Food delivery services have always been a thing, some more in specific countries than others. Japan, has always had food delivery services, in Japanese, known as “出前 (de-mae)”. The deliveries usually consisted of individual restaurants providing delivery themselves, or through another company. However, in recent times, there has been one specific food delivery service that has been taking over Japan and the younger generation known as Uber Eats.
So, what is it?
To be quite honest, the service is not much different from any other type of food delivery services. Originating from the United States, Uber Eats is accessible online, whether that be from the website or the app. It made its way over to Japan (specifically Tokyo) in 2016. The more urban your current location is, the more restaurants around you will be available options for ordering. For anybody who gets anxious about when their order is coming, fortunately with Uber Eats, once you order, you’ll be able to track your order and see where you Uber Eats deliveryman is at on a map!
What are the prices?
Depending on how far the restaurant is from your designated location, you will be charged a delivery fee ranging from ￥50 to ￥550. Additionally, there is a 10% service fee. Starting from October 2019, if you order a purchase of under ￥700, you will be automatically charged an extra fee of ￥150. Many people have different opinions about the prices of this service. Some may find it appalling, while others may argue that time is indeed money. For people who work from home, this service may be a savior, no matter how expensive it ends up becoming.
How did this become popular?
No one can pinpoint a specific cause for why this service suddenly boomed in Japan. The main reason most likely had to with the accumulation of Japanese YouTubers and influencers showed how they rely on Uber Eats, with video titles such as “Uber Eats 頼んでみた (I tried out Uber Eats)”, or “Uber Eats 大食い (Binge-eat Uber Eats)”. Other reasons may include how Uber Eats allows people to order from restaurants and fast food chains that they could not prior to this service.
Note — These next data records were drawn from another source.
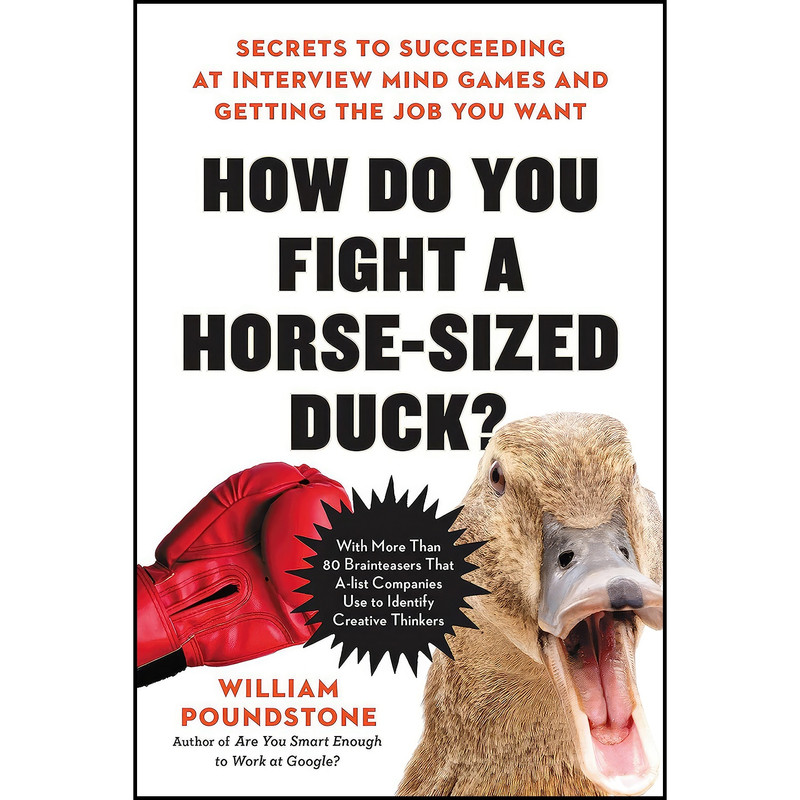 کتاب How Do You Fight a Horse-Sized Duck? اثر William Poundstone انتشارات Little, Brown Spark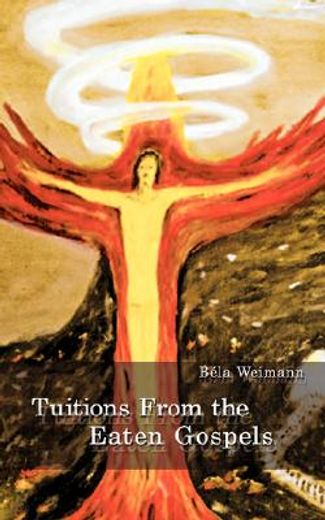 tuitions from the eaten gospels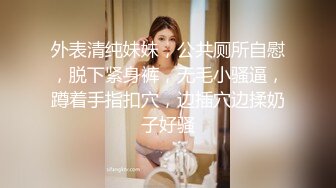 外表清纯妹妹，公共厕所自慰，脱下紧身裤，无毛小骚逼，蹲着手指扣穴，边插穴边揉奶子好骚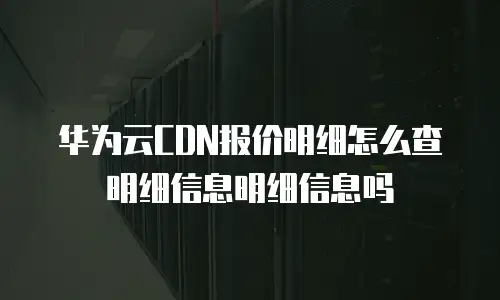 华为云CDN报价明细怎么查明细信息明细信息吗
The service as grown so popular to the point where they have advertisements of the famous Japanese tennis player, Kei Nishikori, and comedian Kunihiro Kawashima (otherwise known as くっきー, Kukki) promoting Uber Eats.
Criticism and Troubles Occurring
Just with any popular product or service, comes along with a good handful of criticism and problems. Though at first the service sounds great due to their relatively decent prices and its convenience from our point of view, we tend to overlook how the service is for the deliverymen of Uber Eats. Workers are arguing that they are not paid enough for what they do, while Uber Eats is struggling with creating the perfect price for both consumers and workers. Other problems include relationships between Uber Eats, the deliverer, and the customer. In an instance, in Osaka, a customer had an unpleasant experience with a delivery and contacted customer support. But Uber Eats firmly responded that this did not have the power to do anything as for this was the deliverer’s business (the deliverers are self-employed). Critics also point out that Uber Eats allows for many “Ghost restaurants” (restaurants without an actual place for customers to dine and only consists of a kitchen for take-out) to take over the food industry. Nothing is wrong with the fact of how ghost restaurants exist, but the trustworthiness does come into question. You don’t know the cleanliness of the kitchen, who in the world is making it, and what exactly they are doing with the foods.
Should you use it or not?
Personally, I find the prices a bit expensive for what you can get. But, in moments of emergencies or desperation for food, I think it’s a great service to use. Despite its backlash, countless of people do rely on Uber Eats. I suppose it’s really up to you, and what you find value in—money or convenience.